1.1.3. La lecture veblenienne des « héritiers » de Marx : un simple prolongement de la critique de l’historicisme marxien

Veblen [1907, p. 433] estime que « le marxisme a subi certaines transformations fondamentales depuis qu’il a échappé à son créateur » 317 . Malgré leur déférence à l’égard de Marx, nombre de marxistes auraient, de fait, rompu avec les préconceptions du « maître » pour développer une approche scientifique d’inspiration « évolutionniste ». Veblen [1907, p. 432] juge cette évolution si profonde qu’il en vient à affirmer que « ce n’est pas le marxisme de Marx, mais le matérialisme de Darwin que les socialistes d’aujourd’hui ont adopté ». À cet égard, il rend plus particulièrement hommage à un certain nombre d’auteurs dont les travaux seraient l’expression d’une même volonté « de hisser le marxisme au niveau du point de vue de la science moderne » : Eduard Bernstein, Conrad Schmidt, Mikhaïl Tugan-Baranowski, Antonio Labriola et Enrico Ferri [Veblen, 1907, p. 439n.]. On ne peut que s’étonner de voir ainsi associés des auteurs aux positions si éloignées. Certes, Veblen concède lui-même qu’« ils ne sont, en aucune façon, d’accord entre eux sur les détails ». Cependant, ce sont des différences essentielles et non secondaires qui séparent certains de ces auteurs. En particulier, le fait de regrouper le marxiste italien Antonio Labriola, et son compatriote, le socialiste Enrico Ferri, sous une même bannière est manifestement abusif.

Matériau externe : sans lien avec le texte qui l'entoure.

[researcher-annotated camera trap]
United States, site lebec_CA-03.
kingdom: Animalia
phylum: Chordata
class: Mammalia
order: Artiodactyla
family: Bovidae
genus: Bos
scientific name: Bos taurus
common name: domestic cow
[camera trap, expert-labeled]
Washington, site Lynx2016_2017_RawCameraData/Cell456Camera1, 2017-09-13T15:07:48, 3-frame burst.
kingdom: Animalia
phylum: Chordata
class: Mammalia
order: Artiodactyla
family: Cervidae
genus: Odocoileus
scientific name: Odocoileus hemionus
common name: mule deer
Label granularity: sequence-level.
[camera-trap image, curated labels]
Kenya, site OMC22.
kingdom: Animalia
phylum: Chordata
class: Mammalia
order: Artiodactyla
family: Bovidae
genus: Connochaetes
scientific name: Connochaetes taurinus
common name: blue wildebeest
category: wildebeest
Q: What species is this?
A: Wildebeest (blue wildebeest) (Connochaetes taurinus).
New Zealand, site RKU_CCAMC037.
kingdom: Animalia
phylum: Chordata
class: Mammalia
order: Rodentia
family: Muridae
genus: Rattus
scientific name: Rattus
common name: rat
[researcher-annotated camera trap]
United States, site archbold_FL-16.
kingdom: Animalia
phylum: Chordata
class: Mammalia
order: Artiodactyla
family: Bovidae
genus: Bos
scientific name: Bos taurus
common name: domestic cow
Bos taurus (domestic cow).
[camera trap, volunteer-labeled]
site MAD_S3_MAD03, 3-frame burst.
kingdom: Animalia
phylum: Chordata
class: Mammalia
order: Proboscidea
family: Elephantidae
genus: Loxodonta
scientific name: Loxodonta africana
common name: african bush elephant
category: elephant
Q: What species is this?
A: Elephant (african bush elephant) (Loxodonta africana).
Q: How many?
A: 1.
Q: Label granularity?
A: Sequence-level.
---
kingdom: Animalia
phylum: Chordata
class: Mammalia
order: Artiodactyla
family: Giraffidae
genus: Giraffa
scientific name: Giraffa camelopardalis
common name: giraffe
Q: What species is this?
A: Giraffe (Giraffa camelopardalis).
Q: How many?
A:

Le criminologue E. Ferri est typique d’un certain développement du positivisme scientiste qui s’empare du socialisme à la fin du XIXe siècle. Comme l’indique le sous-titre de son principal ouvrage, Socialisme et Science Positive, Ferri a prétention à opérer une synthèse entre Darwin, Spencer [et] Marx. Il s’agit, en réalité, de réinterpréter le marxisme dans la perspective du « darwinisme social » spencérien, jusque dans ses prolongements eugéniques les plus détestables 318 . L’entreprise de Ferri ne constitue pas un cas isolé. Le « social-darwinisme » a séduit nombre de marxistes au tournant des XIXe et XXe siècles. Karl Kautsky, le leader de la Deuxième Internationale et l’éditeur du Livre IV du Capital, n’y échappe pas lui-même [Löwy, 1996, pp. 1121-1122]. Si le socialisme italien a été particulièrement touché par « cette dérive pseudo-darwiniste et pseudo-marxiste » 319 , c’est également de lui qu’ont émané les premières critiques à son endroit [Löwy, 1996, pp. 1119-1121]. Le philosophe Antonio Labriola fut précisément l’un de ceux qui dénoncèrent cette réinterprétation social-darwinienne de la pensée marxienne. Il définit le matérialisme historique comme « la nouvelle science de l’histoire » au sens où celui-ci fonderait un « nouveau principe de recherche » qu’il qualifie de « génétique » plutôt que « dialectique ». Contrairement à ce que pourrait laisser croire ce choix sémantique, Labriola entend « se démarquer radicalement des disciples italiens de C. Darwin et d’H. Spencer, qui adorent ‘Madona Evoluzione’ » [Potier, 1986, pp. 138-143]. L’assertion de Veblen selon laquelle Enrico Ferri et Antonio Labriola partageraient une même approche globale de la science semble donc difficilement justifiable. De fait, Veblen [1907] ne dit rien sur les conceptions de ces deux auteurs, pas plus d’ailleurs que sur celles de Schmidt et Tugan-Baranowski. Dès lors, il apparaît clairement que son but premier n’est pas de discuter la pensée marxiste telle qu’elle se présente à l’aube du XXe siècle, mais de parachever sa critique de l’historicisme marxien.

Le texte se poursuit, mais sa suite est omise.